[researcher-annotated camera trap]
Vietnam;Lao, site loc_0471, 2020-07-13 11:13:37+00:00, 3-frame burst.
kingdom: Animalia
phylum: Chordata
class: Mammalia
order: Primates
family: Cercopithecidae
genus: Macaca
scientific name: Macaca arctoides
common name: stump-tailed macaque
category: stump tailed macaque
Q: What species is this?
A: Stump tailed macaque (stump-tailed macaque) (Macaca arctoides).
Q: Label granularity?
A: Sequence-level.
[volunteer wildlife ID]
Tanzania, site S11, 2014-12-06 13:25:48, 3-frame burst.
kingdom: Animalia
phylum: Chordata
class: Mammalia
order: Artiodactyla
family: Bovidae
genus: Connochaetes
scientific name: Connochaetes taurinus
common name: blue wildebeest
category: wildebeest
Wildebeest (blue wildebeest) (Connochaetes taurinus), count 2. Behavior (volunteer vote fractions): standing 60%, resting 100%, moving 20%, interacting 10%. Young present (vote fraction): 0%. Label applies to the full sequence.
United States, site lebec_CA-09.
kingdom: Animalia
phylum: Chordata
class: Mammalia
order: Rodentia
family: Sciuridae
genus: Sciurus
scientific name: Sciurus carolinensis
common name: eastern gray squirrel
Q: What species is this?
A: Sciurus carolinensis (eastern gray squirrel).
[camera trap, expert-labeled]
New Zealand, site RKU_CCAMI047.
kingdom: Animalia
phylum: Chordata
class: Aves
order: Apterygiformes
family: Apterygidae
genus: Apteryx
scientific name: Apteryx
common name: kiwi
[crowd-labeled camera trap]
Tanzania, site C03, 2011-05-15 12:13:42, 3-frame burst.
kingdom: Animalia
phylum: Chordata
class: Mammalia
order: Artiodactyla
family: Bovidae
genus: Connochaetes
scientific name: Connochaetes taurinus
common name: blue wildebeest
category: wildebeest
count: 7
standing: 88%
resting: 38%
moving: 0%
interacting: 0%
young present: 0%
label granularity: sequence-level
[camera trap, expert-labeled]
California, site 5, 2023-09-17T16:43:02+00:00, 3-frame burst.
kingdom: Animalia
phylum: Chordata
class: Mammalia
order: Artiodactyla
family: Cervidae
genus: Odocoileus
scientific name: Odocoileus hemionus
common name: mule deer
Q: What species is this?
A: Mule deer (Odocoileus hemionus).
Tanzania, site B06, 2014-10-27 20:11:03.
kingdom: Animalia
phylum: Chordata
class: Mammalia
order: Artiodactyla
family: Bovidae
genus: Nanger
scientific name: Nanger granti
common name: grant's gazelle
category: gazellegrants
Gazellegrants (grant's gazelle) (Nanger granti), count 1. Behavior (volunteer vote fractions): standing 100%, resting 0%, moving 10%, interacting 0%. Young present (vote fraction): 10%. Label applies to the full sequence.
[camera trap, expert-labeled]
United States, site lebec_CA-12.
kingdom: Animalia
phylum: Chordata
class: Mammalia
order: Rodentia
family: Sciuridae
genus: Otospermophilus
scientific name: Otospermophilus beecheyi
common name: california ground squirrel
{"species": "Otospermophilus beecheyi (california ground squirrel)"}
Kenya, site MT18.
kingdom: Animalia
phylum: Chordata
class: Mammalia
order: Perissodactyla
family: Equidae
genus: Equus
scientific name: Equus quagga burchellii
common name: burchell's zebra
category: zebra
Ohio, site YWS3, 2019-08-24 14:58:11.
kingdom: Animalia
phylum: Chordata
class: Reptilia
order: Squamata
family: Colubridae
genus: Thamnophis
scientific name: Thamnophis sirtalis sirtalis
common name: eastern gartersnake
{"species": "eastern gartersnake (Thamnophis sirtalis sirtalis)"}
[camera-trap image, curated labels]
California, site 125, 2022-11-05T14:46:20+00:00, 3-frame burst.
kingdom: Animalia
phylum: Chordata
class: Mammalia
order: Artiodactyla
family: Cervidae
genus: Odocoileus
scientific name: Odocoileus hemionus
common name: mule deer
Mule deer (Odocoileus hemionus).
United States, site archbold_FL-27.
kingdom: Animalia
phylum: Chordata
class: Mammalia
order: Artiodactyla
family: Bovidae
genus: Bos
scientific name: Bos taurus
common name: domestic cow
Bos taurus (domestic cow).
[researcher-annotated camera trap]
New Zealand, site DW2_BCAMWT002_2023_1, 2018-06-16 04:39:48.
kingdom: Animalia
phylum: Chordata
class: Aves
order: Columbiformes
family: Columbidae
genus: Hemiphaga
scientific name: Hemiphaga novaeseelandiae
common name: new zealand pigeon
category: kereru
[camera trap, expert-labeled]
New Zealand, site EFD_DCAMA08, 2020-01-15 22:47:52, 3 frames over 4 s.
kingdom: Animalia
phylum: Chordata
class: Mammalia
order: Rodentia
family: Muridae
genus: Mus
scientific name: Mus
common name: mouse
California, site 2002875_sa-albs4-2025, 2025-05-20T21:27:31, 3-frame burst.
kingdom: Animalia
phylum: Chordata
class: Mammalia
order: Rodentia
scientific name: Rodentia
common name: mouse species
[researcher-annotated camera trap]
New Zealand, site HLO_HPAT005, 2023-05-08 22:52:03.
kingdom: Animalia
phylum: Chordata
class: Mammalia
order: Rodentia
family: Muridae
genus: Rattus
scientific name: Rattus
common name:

Problem details: Return each line of the records above exactly as it reads.

Output for this task:
[researcher-annotated camera trap]
Vietnam;Lao, site loc_0471, 2020-07-13 11:13:37+00:00, 3-frame burst.
kingdom: Animalia
phylum: Chordata
class: Mammalia
order: Primates
family: Cercopithecidae
genus: Macaca
scientific name: Macaca arctoides
common name: stump-tailed macaque
category: stump tailed macaque
Q: What species is this?
A: Stump tailed macaque (stump-tailed macaque) (Macaca arctoides).
Q: Label granularity?
A: Sequence-level.
[volunteer wildlife ID]
Tanzania, site S11, 2014-12-06 13:25:48, 3-frame burst.
kingdom: Animalia
phylum: Chordata
class: Mammalia
order: Artiodactyla
family: Bovidae
genus: Connochaetes
scientific name: Connochaetes taurinus
common name: blue wildebeest
category: wildebeest
Wildebeest (blue wildebeest) (Connochaetes taurinus), count 2. Behavior (volunteer vote fractions): standing 60%, resting 100%, moving 20%, interacting 10%. Young present (vote fraction): 0%. Label applies to the full sequence.
United States, site lebec_CA-09.
kingdom: Animalia
phylum: Chordata
class: Mammalia
order: Rodentia
family: Sciuridae
genus: Sciurus
scientific name: Sciurus carolinensis
common name: eastern gray squirrel
Q: What species is this?
A: Sciurus carolinensis (eastern gray squirrel).
[camera trap, expert-labeled]
New Zealand, site RKU_CCAMI047.
kingdom: Animalia
phylum: Chordata
class: Aves
order: Apterygiformes
family: Apterygidae
genus: Apteryx
scientific name: Apteryx
common name: kiwi
[crowd-labeled camera trap]
Tanzania, site C03, 2011-05-15 12:13:42, 3-frame burst.
kingdom: Animalia
phylum: Chordata
class: Mammalia
order: Artiodactyla
family: Bovidae
genus: Connochaetes
scientific name: Connochaetes taurinus
common name: blue wildebeest
category: wildebeest
count: 7
standing: 88%
resting: 38%
moving: 0%
interacting: 0%
young present: 0%
label granularity: sequence-level
[camera trap, expert-labeled]
California, site 5, 2023-09-17T16:43:02+00:00, 3-frame burst.
kingdom: Animalia
phylum: Chordata
class: Mammalia
order: Artiodactyla
family: Cervidae
genus: Odocoileus
scientific name: Odocoileus hemionus
common name: mule deer
Q: What species is this?
A: Mule deer (Odocoileus hemionus).
Tanzania, site B06, 2014-10-27 20:11:03.
kingdom: Animalia
phylum: Chordata
class: Mammalia
order: Artiodactyla
family: Bovidae
genus: Nanger
scientific name: Nanger granti
common name: grant's gazelle
category: gazellegrants
Gazellegrants (grant's gazelle) (Nanger granti), count 1. Behavior (volunteer vote fractions): standing 100%, resting 0%, moving 10%, interacting 0%. Young present (vote fraction): 10%. Label applies to the full sequence.
[camera trap, expert-labeled]
United States, site lebec_CA-12.
kingdom: Animalia
phylum: Chordata
class: Mammalia
order: Rodentia
family: Sciuridae
genus: Otospermophilus
scientific name: Otospermophilus beecheyi
common name: california ground squirrel
{"species": "Otospermophilus beecheyi (california ground squirrel)"}
Kenya, site MT18.
kingdom: Animalia
phylum: Chordata
class: Mammalia
order: Perissodactyla
family: Equidae
genus: Equus
scientific name: Equus quagga burchellii
common name: burchell's zebra
category: zebra
Ohio, site YWS3, 2019-08-24 14:58:11.
kingdom: Animalia
phylum: Chordata
class: Reptilia
order: Squamata
family: Colubridae
genus: Thamnophis
scientific name: Thamnophis sirtalis sirtalis
common name: eastern gartersnake
{"species": "eastern gartersnake (Thamnophis sirtalis sirtalis)"}
[camera-trap image, curated labels]
California, site 125, 2022-11-05T14:46:20+00:00, 3-frame burst.
kingdom: Animalia
phylum: Chordata
class: Mammalia
order: Artiodactyla
family: Cervidae
genus: Odocoileus
scientific name: Odocoileus hemionus
common name: mule deer
Mule deer (Odocoileus hemionus).
United States, site archbold_FL-27.
kingdom: Animalia
phylum: Chordata
class: Mammalia
order: Artiodactyla
family: Bovidae
genus: Bos
scientific name: Bos taurus
common name: domestic cow
Bos taurus (domestic cow).
[researcher-annotated camera trap]
New Zealand, site DW2_BCAMWT002_2023_1, 2018-06-16 04:39:48.
kingdom: Animalia
phylum: Chordata
class: Aves
order: Columbiformes
family: Columbidae
genus: Hemiphaga
scientific name: Hemiphaga novaeseelandiae
common name: new zealand pigeon
category: kereru
[camera trap, expert-labeled]
New Zealand, site EFD_DCAMA08, 2020-01-15 22:47:52, 3 frames over 4 s.
kingdom: Animalia
phylum: Chordata
class: Mammalia
order: Rodentia
family: Muridae
genus: Mus
scientific name: Mus
common name: mouse
California, site 2002875_sa-albs4-2025, 2025-05-20T21:27:31, 3-frame burst.
kingdom: Animalia
phylum: Chordata
class: Mammalia
order: Rodentia
scientific name: Rodentia
common name: mouse species
[researcher-annotated camera trap]
New Zealand, site HLO_HPAT005, 2023-05-08 22:52:03.
kingdom: Animalia
phylum: Chordata
class: Mammalia
order: Rodentia
family: Muridae
genus: Rattus
scientific name: Rattus
common name:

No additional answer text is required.